Efflux Transport of a New Quinolone Antibacterial Agent, HSR-903, across the Blood-Brain Barrier1

Mitsuo Murata , Ikumi Tamai , Hiroshi Kato, Osamu Nagata, Hideo Kato and Akira Tsuji

Department of Pharmacobio-dynamics, Faculty of Pharmaceutical Sciences, Kanazawa University, Takara-machi, Kanazawa Japan (M.M., I.T., Hir.K., A.T.); Research and Development Division, Hokuriku Seiyaku Co., Ltd., Inokuchi, Katsuyama, Fukui, Japan (M.M., O.N., Hid.K.); and CREST, Japan Science and Technology Corporation, Moto-machi, Kawaguchi, Japan (I.T., A.T.)

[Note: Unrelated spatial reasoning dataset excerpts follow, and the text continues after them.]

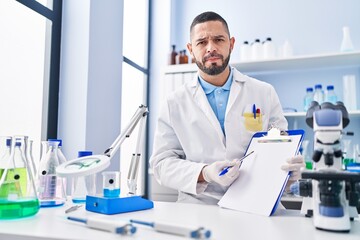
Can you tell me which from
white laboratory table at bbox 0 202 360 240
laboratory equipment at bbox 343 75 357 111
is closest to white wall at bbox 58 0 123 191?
white laboratory table at bbox 0 202 360 240

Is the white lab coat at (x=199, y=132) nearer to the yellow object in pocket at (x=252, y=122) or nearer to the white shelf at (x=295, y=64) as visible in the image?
the yellow object in pocket at (x=252, y=122)

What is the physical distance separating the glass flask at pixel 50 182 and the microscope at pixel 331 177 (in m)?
0.77

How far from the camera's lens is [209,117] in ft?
4.34

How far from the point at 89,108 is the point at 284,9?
199 centimetres

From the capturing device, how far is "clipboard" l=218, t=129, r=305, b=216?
870 millimetres

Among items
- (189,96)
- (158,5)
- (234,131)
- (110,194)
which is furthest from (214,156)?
(158,5)

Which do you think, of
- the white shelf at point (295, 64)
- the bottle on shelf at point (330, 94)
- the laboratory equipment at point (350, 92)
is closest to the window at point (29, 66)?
the white shelf at point (295, 64)

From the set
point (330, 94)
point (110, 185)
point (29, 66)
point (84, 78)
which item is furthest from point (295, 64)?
point (110, 185)

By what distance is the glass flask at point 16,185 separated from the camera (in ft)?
2.64

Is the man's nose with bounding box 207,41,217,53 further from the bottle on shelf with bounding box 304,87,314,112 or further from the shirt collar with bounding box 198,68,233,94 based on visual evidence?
the bottle on shelf with bounding box 304,87,314,112

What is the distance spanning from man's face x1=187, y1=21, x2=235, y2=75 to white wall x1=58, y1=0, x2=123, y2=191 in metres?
0.70

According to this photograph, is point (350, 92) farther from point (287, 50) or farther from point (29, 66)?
point (29, 66)

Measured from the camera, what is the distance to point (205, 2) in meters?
3.08

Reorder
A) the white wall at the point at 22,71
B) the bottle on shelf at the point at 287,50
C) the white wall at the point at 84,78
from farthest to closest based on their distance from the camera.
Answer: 1. the bottle on shelf at the point at 287,50
2. the white wall at the point at 84,78
3. the white wall at the point at 22,71
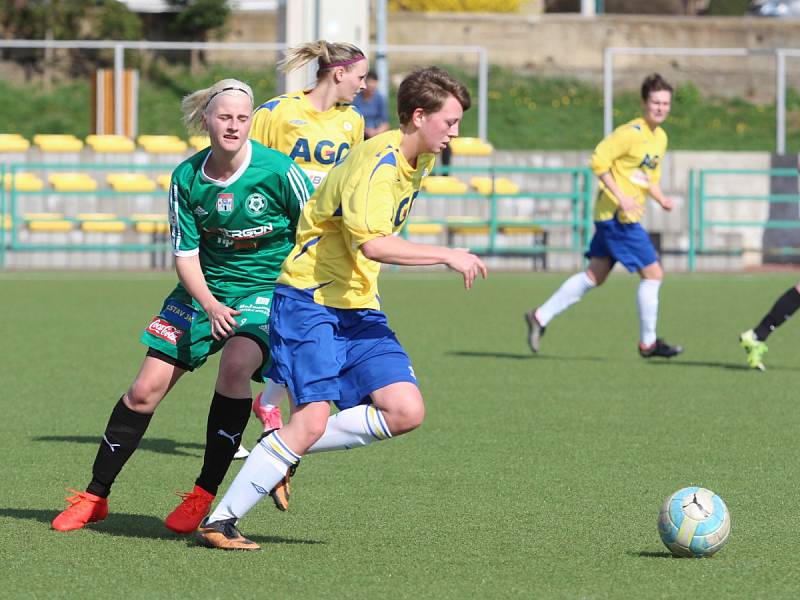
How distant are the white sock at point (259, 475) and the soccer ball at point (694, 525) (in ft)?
4.15

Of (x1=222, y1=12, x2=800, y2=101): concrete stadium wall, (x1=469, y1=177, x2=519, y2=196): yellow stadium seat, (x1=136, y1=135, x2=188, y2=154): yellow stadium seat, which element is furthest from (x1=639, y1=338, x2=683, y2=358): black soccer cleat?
(x1=222, y1=12, x2=800, y2=101): concrete stadium wall

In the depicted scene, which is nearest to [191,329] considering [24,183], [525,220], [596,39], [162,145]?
[525,220]

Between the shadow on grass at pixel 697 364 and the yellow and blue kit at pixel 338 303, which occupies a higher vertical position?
the yellow and blue kit at pixel 338 303

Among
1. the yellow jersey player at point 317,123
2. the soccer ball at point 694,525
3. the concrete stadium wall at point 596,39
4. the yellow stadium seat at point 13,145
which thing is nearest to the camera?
the soccer ball at point 694,525

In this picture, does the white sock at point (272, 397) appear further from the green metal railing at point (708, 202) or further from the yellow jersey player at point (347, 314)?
the green metal railing at point (708, 202)

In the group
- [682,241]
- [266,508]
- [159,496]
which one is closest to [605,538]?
[266,508]

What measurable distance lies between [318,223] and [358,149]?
0.29 meters

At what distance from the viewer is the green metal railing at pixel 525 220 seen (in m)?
22.4

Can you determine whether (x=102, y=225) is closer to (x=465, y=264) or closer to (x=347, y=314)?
(x=347, y=314)

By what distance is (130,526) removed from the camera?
18.5 feet

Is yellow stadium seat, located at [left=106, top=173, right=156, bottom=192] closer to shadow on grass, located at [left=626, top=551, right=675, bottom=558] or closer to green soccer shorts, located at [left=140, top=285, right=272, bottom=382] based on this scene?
green soccer shorts, located at [left=140, top=285, right=272, bottom=382]

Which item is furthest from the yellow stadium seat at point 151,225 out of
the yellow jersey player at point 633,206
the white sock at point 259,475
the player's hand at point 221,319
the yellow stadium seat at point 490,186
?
the white sock at point 259,475

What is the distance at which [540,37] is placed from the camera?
36.8m

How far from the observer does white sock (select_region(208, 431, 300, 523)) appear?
5.09 meters
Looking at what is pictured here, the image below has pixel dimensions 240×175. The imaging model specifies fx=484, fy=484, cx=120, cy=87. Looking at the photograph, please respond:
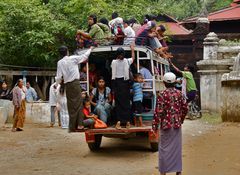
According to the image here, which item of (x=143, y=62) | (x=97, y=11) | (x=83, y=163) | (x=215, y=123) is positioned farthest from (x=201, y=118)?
(x=83, y=163)

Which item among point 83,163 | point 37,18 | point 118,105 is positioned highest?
point 37,18

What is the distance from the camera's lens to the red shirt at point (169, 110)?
291 inches

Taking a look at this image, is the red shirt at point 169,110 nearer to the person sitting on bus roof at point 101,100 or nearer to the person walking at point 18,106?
the person sitting on bus roof at point 101,100

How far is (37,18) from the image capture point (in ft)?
62.9

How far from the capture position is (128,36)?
1052 cm

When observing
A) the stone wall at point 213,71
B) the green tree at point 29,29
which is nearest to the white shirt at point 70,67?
the stone wall at point 213,71

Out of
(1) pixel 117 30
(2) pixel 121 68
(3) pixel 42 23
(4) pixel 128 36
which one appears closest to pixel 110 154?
(2) pixel 121 68

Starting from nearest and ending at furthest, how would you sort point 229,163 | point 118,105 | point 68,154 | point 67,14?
1. point 229,163
2. point 118,105
3. point 68,154
4. point 67,14

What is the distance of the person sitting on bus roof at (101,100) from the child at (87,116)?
0.16m

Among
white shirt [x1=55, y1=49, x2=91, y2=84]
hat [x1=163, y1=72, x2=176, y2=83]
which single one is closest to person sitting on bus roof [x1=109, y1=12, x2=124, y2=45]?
white shirt [x1=55, y1=49, x2=91, y2=84]

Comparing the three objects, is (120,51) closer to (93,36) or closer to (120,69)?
(120,69)

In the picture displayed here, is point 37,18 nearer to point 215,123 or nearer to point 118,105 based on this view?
point 215,123

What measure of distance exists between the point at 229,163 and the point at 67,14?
12.7 metres

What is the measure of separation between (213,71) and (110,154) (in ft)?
26.3
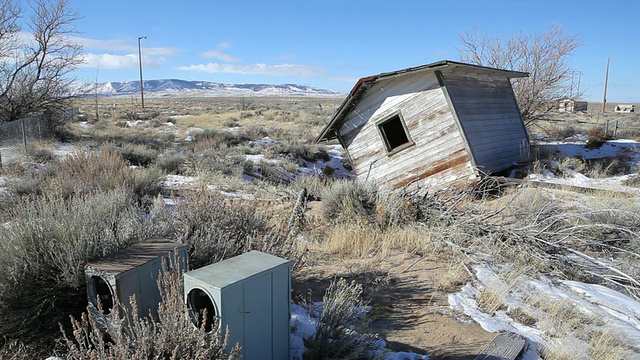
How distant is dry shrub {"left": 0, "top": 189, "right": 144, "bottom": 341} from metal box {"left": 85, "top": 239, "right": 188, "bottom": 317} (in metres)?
0.29

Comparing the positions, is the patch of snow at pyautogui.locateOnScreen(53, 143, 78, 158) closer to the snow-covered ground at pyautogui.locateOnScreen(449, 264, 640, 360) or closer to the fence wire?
the fence wire

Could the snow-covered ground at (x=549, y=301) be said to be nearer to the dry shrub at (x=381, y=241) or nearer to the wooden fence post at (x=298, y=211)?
the dry shrub at (x=381, y=241)

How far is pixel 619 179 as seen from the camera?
1176cm

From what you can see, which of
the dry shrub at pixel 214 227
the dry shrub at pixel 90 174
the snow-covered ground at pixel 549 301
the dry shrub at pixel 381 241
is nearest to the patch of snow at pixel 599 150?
the dry shrub at pixel 381 241

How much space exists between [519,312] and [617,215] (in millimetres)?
4086

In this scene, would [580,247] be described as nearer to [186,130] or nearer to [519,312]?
[519,312]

The distribution of HSR-903, a new quinolone antibacterial agent, to the brain after i.v. administration to rats was low compared with that to other tissues. The blood-brain barrier permeability to HSR-903 determined by the brain perfusion method was low, and increased nonlinearly with increasing concentration of HSR-903 in the perfusate. When the brain-to-plasma concentration ratio (Kp,brain) was measured in mdr1a gene-knockout mice, the value was 8 times higher than that in normal mice. The uptake of [14C]HSR-903 by multidrug-resistant K562/ADM cells, which express P-glycoprotein (P-gp), was significantly lower than that by the drug-sensitive parent K562 cells. In addition, the uptake of [14C]HSR-903 by K562/ADM cells was significantly increased in the presence of cyclosporin A and ATP-depleting agents. These observations support the idea that P-gp participates in HSR-903 efflux from the brain. The steady-state uptake of HSR-903 by a monolayer of primary cultured bovine brain capillary endothelial cells was increased in the presence of several quinolone antibacterial agents or anionic compounds, such as 4,4'-diisothiocyanatostilbene-2,2'-disulfonic acid, and in bicarbonate ion-free medium, as well as by P-gp inhibitors (cyclosporin A and quinidine). These results suggested that the efflux of HSR-903 proceeds at least partly via an anion-sensitive efflux transport mechanism as well as via P-gp. In conclusion, the low brain distribution of the new quinolone antibacterial agent HSR-903 can be ascribed to multiple efflux mechanisms including P-gp and an unidentified anion-sensitive transporter operating in the brain capillary endothelial cells that constitute the blood-brain barrier.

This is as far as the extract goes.